TASKS:
1. In the 2011 year-in-review, which celebrities are named as eager to show their solidarity with the "99 percent"?
2. Retype the stretch of the 2011 year-in-review from "4. Regis Philbin" through "raised $131,000 for charity.".

PAGE EXCERPT:

★ ★ ★

It was a year in which America’s pastime reasserted its power over sports fans in one compelling night, even if the Yankees came out on the losing end.

It was a year in which protests toppled dictators in the Middle East and turned an otherwise obscure park in downtown Manhattan into a weekend tourist attraction for many New Yorkers and a handy photo opp for celebrities (Kanye West, Susan Sarandon, Alec Baldwin, Penn Badgley) eager to show their solidarity with the “99 percent.”

It was a year in which Mormons sang, Chaz Bono danced and Anderson Cooper talked.

It was, as always, a year of memorable moments — some awe-inspiring, some laughable, some just head-shaking. (Charlie Sheen? Winning? Really?) Here are some of the most compelling topics of conversation of 2011.

1. The G.O.P. debates. The best reality TV show not on Bravo.

2. The best moment of the debates: “Oops.”

3. The second-best moment of the debates: Ron Paul’s errant eyebrow.

4. Regis Philbin calls it quits after 28 years.

5. Kim Kardashian calls it quits after 72 days.

6. Adele.

7. Kate Middleton’s wedding dress (by Sarah Burton): Grace Kelly reborn.

8. Princess Beatrice’s fascinator (by Philip Treacy). Laugh if you will, but it raised $131,000 for charity.

9. Pippa Middleton’s derrière (by nature). The backside that launched a thousand paparazzi shots.

10. The D.S.K. whiplash. He’s guilty! No, he’s innocent! Hey, maybe he’s guilty after all.

11. The Alexander McQueen show at the Met. A tortured British designer proves almost as popular as King Tut.

12. Steve Jobs. Fittingly, many people learned the news of his death on their iPhones.

13. Occupy Wall Street. Brought the phrase “the other 99 percent” to a zillion T-shirts and bestowed unexpected, late-in-life fame to a former Ed Koch aide, John Zuccotti.

14. Chaz Bono on “Dancing With the Stars”: a transgender star is born.

15. Ellen Barkin on Twitter. Never has unbridled profanity been so entertaining.

16. Sept. 28 and the most thrilling three hours in baseball history. Final scores: Philadelphia 3, Atlanta 2; Baltimore 4, Boston 3; Tampa Bay 8, New York Yankees 7.

17. “9-9-9.”

18. “Homeland.” Angela Chase grows up into a pill-popping, bipolar, line-crossing C.I.A. operative. The most compelling character on television in 2011.

19. You’re never too young to be a cougar. Selena Gomez (19) snares Justin Bieber (17).

★ ★ ★

Spatial question entries
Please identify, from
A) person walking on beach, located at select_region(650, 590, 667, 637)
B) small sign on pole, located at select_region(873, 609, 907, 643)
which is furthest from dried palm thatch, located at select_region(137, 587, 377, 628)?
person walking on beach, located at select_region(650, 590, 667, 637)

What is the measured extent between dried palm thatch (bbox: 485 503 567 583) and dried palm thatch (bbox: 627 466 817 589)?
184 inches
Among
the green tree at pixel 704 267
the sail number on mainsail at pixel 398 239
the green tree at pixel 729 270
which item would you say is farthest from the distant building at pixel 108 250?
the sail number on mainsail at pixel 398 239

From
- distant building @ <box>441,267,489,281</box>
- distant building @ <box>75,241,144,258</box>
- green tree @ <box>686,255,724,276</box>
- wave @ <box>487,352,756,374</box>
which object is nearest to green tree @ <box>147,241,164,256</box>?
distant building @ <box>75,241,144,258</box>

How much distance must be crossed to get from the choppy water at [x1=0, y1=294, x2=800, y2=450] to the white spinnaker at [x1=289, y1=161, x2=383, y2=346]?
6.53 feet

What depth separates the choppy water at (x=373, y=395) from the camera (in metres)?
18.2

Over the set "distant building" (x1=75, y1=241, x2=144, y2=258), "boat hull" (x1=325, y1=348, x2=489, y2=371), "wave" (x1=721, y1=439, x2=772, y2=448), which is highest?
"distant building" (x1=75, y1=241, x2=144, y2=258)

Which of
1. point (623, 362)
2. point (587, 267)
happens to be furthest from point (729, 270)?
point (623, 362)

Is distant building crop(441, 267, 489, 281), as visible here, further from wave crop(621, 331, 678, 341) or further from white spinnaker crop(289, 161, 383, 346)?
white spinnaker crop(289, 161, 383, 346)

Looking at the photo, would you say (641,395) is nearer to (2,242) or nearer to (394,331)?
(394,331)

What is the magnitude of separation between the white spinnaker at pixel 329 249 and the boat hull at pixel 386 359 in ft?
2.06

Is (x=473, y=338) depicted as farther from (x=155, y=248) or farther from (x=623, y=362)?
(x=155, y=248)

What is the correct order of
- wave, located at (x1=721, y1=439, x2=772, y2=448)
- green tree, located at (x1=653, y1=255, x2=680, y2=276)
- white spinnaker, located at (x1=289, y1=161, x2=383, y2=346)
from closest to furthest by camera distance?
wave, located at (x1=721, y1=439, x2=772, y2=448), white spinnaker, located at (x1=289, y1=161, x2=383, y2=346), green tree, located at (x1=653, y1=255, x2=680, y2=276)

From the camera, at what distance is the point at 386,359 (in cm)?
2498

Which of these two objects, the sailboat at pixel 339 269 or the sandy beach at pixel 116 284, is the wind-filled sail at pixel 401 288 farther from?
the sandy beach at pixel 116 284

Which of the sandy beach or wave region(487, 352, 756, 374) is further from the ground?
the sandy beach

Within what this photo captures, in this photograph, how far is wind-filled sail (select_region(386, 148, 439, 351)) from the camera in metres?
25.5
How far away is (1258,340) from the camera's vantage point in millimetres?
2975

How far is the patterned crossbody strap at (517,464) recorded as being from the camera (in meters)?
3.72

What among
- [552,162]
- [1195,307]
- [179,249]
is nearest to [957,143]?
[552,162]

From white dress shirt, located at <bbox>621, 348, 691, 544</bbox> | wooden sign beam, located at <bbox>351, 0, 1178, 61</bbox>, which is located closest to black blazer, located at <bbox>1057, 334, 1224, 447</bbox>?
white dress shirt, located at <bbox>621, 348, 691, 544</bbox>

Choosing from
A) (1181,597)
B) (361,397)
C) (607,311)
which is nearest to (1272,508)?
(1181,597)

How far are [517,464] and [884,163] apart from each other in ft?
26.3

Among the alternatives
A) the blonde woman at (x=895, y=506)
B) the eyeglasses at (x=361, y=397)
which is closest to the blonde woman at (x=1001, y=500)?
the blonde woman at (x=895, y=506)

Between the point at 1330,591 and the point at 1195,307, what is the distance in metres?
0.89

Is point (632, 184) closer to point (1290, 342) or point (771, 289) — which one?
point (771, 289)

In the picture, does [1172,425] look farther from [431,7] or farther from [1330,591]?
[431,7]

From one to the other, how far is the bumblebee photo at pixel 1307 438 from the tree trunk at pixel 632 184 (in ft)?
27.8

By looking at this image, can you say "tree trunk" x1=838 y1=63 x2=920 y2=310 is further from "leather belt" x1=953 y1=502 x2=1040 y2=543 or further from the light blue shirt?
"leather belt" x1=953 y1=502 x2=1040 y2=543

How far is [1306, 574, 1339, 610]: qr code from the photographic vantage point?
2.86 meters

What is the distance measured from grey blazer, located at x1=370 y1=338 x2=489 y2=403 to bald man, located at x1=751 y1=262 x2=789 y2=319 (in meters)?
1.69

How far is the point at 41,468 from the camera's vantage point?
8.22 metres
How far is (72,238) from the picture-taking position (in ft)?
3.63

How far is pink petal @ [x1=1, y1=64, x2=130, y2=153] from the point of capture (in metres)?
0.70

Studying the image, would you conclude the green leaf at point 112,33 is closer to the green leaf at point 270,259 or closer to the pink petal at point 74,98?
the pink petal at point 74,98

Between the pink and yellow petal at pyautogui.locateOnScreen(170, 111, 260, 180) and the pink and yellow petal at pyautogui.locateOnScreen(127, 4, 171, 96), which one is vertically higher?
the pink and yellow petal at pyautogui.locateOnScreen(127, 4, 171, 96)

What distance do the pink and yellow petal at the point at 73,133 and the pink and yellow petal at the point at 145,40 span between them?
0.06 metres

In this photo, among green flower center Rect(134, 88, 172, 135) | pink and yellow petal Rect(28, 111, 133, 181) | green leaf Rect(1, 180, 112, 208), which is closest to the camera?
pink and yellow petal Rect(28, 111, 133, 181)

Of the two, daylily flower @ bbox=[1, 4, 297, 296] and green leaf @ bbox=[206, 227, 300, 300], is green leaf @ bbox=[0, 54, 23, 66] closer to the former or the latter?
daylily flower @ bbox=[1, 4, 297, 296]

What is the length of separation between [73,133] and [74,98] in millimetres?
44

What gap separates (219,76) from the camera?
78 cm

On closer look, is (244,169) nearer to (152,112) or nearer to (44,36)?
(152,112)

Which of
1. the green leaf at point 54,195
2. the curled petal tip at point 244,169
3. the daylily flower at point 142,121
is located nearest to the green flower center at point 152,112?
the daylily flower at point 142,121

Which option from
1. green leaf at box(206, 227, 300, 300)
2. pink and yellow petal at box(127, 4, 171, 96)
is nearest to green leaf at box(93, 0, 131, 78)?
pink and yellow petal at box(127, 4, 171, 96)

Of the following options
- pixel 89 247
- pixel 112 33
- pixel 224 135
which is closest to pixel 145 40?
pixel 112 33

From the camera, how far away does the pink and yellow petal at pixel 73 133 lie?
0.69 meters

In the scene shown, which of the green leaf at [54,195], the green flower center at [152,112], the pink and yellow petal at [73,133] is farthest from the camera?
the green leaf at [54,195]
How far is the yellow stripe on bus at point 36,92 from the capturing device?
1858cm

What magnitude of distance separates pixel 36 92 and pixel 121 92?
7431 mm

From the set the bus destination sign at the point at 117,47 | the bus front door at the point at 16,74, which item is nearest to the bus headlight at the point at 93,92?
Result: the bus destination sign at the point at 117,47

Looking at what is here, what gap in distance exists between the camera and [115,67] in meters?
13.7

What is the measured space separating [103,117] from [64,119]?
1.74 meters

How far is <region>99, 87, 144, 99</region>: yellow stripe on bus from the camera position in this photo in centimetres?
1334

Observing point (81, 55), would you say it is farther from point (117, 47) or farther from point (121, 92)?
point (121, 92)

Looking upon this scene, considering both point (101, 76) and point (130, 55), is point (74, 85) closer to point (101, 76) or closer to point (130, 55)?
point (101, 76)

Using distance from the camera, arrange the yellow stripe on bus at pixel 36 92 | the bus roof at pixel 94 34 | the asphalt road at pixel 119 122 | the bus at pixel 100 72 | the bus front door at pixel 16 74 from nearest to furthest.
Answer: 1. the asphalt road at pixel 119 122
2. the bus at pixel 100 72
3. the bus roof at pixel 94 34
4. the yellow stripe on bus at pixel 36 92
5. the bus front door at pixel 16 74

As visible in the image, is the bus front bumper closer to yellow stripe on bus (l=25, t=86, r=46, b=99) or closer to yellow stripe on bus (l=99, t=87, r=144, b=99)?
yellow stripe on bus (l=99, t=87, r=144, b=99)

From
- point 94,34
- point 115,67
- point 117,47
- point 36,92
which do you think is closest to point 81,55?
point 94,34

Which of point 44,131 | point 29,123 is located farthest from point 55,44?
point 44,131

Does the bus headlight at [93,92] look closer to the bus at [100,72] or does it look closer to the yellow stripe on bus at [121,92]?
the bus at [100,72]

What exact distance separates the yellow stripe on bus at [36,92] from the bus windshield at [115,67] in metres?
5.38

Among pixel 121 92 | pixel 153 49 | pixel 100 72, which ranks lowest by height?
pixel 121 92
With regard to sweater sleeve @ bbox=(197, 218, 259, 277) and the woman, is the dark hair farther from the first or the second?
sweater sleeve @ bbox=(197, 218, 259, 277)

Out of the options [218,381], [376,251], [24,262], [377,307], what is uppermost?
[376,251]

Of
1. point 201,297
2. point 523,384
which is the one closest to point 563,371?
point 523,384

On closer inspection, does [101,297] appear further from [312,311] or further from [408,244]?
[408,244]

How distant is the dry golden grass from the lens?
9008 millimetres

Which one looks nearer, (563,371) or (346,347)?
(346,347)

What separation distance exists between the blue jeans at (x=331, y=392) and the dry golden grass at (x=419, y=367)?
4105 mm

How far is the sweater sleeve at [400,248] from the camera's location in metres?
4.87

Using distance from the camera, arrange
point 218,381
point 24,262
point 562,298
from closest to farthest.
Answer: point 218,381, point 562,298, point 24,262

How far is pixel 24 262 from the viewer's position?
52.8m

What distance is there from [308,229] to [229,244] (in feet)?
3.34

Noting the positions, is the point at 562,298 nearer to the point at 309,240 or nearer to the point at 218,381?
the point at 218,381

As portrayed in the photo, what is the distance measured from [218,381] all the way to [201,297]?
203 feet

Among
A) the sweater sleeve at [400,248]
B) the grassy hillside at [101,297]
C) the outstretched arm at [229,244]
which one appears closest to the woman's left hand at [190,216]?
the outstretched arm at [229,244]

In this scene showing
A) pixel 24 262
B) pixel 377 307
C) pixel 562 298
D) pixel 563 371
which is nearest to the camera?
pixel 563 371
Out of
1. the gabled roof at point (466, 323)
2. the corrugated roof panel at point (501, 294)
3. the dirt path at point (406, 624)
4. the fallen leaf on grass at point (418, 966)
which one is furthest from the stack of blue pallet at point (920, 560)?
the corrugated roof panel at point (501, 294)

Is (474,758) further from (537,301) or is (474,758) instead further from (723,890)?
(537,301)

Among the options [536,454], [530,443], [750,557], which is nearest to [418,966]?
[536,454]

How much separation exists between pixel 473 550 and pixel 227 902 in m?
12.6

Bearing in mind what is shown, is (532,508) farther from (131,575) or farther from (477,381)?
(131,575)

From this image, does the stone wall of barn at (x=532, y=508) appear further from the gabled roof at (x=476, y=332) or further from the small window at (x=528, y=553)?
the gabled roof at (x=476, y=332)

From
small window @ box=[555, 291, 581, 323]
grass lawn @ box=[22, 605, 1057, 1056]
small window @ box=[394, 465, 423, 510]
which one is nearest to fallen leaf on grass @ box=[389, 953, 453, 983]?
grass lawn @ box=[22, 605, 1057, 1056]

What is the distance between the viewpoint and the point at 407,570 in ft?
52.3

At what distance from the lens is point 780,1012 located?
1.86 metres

★ ★ ★

EXPECTED OUTPUTS:
1. Kanye West, Susan Sarandon, Alec Baldwin, Penn Badgley

2.
4. Regis Philbin calls it quits after 28 years.

5. Kim Kardashian calls it quits after 72 days.

6. Adele.

7. Kate Middleton’s wedding dress (by Sarah Burton): Grace Kelly reborn.

8. Princess Beatrice’s fascinator (by Philip Treacy). Laugh if you will, but it raised $131,000 for charity.